Our essay on remittances in the latest Global Economic Prospects (released yesterday) examines cyclical characteristics of remittances and explores the counterbalancing and consumption-smoothing potential of remittances. Remittances to developing countries are significant both as a share of GDP and compared to foreign direct investment (FDI) and official development assistance. Since 2000, total remittances have averaged about 60 percent of the size of total FDI. For a large number of developing countries remittances constitute the single largest source of foreign exchange.

The relative importance of remittances as a source of external finance is expected to increase further if capital inflows to developing countries slow down as interest rates in advanced economies normalize, or if growth in developing economies remains weak. Remittances are associated with significant development impacts such as accelerated poverty alleviation, improved access to education and health services, and enhanced financial development, as well as multiplier effects through higher household expenditures. In sum, the contribution of the study is three folds:
  • Remittances are relatively stable and a-cyclical, and therefore, can play a stabilizing role during economic fluctuations in most receiving countries. In almost four-fifths of our sample countries, remittances receipts are not significantly related to the business cycle compared with the pro-cyclical debt flows and foreign direct investment.

Extracted data entries:
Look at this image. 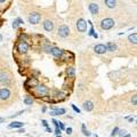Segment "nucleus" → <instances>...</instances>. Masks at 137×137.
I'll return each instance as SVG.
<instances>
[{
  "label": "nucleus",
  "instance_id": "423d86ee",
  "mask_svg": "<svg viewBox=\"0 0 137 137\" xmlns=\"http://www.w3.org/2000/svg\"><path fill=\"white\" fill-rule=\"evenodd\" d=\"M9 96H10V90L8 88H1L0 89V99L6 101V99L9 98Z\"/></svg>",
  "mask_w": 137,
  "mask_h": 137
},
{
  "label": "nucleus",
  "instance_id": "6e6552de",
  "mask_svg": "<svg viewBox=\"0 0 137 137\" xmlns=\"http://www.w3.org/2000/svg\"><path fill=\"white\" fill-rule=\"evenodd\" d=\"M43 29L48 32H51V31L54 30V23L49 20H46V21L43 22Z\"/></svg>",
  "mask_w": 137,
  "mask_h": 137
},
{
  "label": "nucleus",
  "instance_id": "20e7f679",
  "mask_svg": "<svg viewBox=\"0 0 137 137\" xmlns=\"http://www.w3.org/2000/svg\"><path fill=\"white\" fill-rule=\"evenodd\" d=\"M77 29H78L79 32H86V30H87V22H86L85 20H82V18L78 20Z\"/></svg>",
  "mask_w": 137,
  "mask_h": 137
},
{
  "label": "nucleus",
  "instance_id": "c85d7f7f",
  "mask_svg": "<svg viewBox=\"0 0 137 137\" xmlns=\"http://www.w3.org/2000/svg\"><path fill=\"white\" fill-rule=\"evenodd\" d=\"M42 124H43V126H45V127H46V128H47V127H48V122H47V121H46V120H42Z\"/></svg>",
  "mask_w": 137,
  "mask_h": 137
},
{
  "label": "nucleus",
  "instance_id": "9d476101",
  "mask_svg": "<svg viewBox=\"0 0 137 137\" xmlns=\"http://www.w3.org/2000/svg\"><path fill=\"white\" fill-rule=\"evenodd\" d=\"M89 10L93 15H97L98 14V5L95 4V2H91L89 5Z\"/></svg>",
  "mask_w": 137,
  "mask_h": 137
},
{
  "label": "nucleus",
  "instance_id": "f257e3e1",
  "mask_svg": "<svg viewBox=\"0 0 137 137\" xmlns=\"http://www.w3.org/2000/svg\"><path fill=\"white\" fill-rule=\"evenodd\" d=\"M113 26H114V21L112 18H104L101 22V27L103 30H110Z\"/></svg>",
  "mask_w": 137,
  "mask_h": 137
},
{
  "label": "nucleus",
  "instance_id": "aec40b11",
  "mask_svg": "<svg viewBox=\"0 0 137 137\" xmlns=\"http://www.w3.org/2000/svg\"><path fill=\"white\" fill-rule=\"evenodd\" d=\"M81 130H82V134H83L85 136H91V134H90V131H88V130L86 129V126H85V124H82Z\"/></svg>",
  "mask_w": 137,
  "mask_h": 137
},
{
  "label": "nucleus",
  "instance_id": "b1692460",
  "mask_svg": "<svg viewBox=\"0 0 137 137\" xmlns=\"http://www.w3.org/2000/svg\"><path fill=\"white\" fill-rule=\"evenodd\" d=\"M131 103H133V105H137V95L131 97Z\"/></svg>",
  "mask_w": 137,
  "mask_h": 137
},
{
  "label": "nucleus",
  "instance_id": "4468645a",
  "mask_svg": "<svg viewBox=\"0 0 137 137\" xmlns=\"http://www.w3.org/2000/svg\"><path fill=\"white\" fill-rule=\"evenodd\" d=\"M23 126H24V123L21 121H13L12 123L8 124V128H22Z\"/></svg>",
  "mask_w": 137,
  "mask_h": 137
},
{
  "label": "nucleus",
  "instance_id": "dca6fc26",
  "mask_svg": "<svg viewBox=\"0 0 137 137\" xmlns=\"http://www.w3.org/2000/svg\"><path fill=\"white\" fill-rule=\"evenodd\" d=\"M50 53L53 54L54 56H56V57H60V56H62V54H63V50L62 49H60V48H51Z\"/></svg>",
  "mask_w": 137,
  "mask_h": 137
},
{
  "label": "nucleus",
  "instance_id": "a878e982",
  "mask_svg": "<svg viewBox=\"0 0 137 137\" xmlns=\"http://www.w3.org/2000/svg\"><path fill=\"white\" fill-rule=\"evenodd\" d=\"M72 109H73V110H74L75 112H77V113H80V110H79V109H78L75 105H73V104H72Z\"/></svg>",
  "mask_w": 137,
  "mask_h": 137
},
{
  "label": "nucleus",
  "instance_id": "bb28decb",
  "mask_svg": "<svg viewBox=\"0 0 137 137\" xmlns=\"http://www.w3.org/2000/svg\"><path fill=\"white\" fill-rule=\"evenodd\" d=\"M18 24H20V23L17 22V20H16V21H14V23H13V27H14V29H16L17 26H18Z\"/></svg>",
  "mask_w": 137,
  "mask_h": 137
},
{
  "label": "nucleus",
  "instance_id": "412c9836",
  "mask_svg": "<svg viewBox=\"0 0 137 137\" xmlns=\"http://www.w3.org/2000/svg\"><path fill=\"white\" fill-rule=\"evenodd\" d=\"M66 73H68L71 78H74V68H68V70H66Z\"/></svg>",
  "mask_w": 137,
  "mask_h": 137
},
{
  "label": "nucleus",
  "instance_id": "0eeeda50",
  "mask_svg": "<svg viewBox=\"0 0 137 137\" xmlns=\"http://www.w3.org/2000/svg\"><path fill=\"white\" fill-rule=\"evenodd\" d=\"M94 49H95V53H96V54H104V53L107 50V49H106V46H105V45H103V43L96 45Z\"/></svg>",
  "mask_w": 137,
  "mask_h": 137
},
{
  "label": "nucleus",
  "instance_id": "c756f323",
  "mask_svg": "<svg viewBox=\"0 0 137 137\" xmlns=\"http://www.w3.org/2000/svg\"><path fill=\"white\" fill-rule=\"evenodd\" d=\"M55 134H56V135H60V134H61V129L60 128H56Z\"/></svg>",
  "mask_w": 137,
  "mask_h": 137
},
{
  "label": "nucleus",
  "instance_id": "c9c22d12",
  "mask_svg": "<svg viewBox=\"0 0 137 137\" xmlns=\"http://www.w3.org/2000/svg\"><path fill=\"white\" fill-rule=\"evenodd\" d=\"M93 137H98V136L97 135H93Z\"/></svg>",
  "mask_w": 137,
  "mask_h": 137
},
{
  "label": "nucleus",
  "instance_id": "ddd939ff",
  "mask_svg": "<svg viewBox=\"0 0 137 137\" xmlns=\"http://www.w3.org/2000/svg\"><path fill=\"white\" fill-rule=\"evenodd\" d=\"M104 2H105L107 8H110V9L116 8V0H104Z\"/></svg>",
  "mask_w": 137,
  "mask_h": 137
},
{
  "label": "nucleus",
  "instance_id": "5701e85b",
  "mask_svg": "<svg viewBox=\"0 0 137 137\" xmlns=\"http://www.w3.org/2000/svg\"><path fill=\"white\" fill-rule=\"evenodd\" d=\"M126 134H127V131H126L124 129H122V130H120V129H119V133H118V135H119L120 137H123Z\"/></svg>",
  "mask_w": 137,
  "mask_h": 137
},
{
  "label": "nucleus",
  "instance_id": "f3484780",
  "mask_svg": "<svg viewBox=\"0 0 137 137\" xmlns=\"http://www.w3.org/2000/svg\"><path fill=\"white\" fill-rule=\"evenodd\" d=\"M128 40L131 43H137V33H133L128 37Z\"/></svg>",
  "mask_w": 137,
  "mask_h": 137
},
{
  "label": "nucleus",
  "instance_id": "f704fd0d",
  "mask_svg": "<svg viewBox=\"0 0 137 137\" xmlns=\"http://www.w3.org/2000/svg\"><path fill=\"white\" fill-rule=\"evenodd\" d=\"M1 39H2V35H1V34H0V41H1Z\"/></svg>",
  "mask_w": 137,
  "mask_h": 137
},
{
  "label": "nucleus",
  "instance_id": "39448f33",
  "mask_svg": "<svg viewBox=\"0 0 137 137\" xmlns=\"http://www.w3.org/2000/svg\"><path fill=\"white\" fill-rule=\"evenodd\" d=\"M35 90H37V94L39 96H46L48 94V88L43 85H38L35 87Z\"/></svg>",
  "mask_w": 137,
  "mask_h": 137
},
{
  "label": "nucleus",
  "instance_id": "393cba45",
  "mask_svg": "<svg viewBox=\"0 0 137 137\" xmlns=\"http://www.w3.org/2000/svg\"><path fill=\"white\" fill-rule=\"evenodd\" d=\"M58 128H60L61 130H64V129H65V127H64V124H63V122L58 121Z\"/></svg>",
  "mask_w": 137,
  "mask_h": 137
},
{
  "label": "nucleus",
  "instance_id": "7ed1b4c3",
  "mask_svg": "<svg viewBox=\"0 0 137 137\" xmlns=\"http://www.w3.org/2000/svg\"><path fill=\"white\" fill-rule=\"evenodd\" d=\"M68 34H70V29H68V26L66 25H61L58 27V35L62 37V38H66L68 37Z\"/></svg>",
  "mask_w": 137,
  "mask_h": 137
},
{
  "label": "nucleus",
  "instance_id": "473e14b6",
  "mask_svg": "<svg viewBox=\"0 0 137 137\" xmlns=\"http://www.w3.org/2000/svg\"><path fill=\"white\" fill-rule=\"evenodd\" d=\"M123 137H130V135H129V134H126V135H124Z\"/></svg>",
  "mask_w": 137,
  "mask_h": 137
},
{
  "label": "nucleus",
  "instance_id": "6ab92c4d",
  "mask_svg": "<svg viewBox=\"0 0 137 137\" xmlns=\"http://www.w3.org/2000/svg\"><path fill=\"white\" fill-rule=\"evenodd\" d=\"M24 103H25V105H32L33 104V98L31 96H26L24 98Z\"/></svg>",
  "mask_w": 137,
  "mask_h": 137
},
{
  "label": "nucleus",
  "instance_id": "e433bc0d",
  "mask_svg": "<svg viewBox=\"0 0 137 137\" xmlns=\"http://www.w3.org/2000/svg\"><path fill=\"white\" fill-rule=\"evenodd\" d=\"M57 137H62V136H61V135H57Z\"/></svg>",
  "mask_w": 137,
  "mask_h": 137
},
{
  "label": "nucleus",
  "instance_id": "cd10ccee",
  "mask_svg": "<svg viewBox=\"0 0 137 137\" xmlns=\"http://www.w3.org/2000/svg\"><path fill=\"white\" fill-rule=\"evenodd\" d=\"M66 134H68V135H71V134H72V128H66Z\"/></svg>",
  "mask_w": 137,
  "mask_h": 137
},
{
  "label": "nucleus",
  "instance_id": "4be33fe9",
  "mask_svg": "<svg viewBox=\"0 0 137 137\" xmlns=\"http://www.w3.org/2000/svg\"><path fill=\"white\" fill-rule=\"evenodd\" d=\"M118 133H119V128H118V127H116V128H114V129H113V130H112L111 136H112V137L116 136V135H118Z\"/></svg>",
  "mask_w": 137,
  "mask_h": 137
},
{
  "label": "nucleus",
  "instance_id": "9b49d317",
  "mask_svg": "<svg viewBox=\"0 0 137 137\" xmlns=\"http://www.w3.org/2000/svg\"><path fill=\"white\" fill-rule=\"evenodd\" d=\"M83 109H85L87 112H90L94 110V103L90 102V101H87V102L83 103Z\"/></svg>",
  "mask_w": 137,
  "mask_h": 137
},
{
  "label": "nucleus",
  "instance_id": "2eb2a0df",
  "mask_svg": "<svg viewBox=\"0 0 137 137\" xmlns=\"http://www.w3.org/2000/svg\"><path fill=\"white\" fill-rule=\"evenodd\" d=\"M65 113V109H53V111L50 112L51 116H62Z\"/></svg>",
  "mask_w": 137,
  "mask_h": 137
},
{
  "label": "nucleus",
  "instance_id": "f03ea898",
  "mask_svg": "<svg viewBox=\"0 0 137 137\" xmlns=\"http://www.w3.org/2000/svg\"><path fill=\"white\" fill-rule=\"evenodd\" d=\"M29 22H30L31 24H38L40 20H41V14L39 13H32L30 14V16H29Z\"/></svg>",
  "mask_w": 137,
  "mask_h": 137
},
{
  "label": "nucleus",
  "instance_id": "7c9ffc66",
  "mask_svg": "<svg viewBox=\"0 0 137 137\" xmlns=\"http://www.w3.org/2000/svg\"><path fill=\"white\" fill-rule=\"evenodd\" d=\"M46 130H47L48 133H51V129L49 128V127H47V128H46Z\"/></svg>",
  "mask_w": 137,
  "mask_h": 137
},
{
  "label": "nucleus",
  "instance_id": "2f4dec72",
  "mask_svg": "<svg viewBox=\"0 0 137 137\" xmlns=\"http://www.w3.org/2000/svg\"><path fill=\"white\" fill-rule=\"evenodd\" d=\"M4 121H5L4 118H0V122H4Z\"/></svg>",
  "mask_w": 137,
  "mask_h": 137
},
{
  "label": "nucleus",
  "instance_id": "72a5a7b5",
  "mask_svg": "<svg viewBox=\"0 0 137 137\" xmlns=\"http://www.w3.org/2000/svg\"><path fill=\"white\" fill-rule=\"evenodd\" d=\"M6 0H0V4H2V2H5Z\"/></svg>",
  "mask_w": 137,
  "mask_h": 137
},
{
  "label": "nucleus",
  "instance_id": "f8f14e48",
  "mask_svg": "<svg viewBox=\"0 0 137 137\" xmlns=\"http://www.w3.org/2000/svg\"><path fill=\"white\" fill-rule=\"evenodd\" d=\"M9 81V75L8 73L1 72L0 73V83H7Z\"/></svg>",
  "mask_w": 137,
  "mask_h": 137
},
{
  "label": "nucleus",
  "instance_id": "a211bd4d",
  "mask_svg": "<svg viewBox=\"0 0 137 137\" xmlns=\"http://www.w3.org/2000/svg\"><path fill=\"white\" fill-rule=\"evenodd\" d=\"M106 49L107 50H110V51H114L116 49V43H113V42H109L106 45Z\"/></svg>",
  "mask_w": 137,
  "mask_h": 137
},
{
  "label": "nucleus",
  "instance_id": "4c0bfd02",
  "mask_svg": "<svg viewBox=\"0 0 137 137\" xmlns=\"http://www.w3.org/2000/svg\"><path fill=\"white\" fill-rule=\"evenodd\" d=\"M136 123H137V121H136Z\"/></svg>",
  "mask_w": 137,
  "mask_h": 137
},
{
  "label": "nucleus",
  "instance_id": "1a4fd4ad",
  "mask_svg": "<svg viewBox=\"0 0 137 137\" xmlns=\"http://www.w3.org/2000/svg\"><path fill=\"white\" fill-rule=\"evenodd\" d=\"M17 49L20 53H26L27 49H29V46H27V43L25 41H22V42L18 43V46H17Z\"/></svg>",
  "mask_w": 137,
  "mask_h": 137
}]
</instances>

** INSTRUCTION A **
Quote the remittances passage between "Our essay on" and "of foreign exchange.", inclusive.
** INSTRUCTION B **
Name every development impact that the remittances passage associates with remittances.

** REPLY A **
Our essay on remittances in the latest Global Economic Prospects (released yesterday) examines cyclical characteristics of remittances and explores the counterbalancing and consumption-smoothing potential of remittances. Remittances to developing countries are significant both as a share of GDP and compared to foreign direct investment (FDI) and official development assistance. Since 2000, total remittances have averaged about 60 percent of the size of total FDI. For a large number of developing countries remittances constitute the single largest source of foreign exchange.

** REPLY B **
- Accelerated poverty alleviation
- Improved access to education and health services
- Enhanced financial development
- Multiplier effects through higher household expenditures